Non j’ai très peu de patients qui viennent me voir pour «du chamanisme». Très peu d’entre eux savent ou sont intéressés par le fait que je m’intéresse de près au chamanisme. 98% viennent me voir pour les psychothérapies tout à fait classiques que j’emploie, même si évidemment mes techniques ne sont pas toujours très «classiques» vu qu’elles intègrent la spiritualité et les états modifiés de conscience.

Psychothérapie et chamanisme semblent faire bon ménage, y vois-tu des obstacles au quotidien ?

Aucun obstacle réel. A part nos propres limites conceptuelles, notre inhibition créative, ou nos préjugés.

Est-ce que les pratiques chamaniques ont changées ta perception de la mort?

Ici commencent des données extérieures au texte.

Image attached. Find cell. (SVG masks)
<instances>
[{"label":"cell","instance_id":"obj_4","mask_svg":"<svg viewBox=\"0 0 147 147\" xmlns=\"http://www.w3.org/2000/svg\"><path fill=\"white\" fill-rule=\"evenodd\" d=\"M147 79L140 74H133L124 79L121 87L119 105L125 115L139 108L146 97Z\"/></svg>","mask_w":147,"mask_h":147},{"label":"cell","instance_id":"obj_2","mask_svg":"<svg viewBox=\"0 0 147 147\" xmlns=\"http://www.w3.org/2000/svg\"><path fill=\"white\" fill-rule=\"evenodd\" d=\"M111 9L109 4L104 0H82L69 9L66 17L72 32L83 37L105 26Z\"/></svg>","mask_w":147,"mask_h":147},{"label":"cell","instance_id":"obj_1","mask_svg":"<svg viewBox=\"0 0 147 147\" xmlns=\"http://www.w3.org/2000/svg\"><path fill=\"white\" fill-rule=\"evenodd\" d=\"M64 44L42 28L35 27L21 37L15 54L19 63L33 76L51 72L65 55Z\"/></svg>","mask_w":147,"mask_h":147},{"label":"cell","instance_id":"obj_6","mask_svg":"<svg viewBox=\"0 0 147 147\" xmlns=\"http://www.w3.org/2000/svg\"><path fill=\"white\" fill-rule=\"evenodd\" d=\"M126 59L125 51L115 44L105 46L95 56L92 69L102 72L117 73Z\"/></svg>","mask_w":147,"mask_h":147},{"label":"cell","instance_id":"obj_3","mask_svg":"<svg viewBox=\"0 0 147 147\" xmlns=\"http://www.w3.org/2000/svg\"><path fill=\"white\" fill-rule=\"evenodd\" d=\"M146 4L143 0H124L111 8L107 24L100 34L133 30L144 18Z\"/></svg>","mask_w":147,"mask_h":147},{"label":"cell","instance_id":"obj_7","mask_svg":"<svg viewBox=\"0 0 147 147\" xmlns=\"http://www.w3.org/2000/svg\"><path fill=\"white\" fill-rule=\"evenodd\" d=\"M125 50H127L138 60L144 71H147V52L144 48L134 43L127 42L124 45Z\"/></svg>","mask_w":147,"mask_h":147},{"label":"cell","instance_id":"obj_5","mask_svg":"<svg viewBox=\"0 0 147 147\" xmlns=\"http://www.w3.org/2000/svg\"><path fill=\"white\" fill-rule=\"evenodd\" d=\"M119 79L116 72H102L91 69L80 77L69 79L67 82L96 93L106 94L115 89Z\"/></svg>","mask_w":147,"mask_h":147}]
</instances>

Non, intuitivement j’ai su, depuis tout petit, qu’il y avait une survie de l’âme après la mort. Quelques années avant de m’intéresser au chamanisme, je m’étais mis à lire la littérature aanglo-saxonne sur les Etats de mort Imminentes (les fameuses Near Death Experience ou NDE), et le vécu des gens qui passaient par cette expérience, ainsi que les faits objectifs qui prouvaient qu’ils n’avaient pas «hallucinés», apportèrent à mes yeux une confirmation scientifique de l’indépendance de la conscience vis-à-vis du cerveau. Je vais d’ailleurs sortir un livre sur ce dernier sujet (mars 2012) chez l’éditeur Guy Trédaniel! Les pratiques chamaniques, par contre, m’ont procuré des méthodes pratiques pour m’adresser aux esprits des défunts, dans différents buts, ou bien pour aider l’âme d’un défunt à reprendre ou à continuer son évolution spirituelle, lorsqu’une partie de celle-ci reste accrochée à des niveaux énergétiques inférieurs. Dans ce dernier cas, il faut alors procéder à une sorte de «recouvrement d’âme pour le défunt»!.

 

Bibliographie

O.Chambon, La médecine psychédélique-le pouvoir thérapeutique des hallucinogènes, Editions Les Arènes, 2009
O.Chambon, M.Marie-Cardine, «Les bases de la psychothérapie», 3ème édition, 2010
L.Huguelit, O.Chambon, «Le chamane et le Psy», Mama Editions, 2010.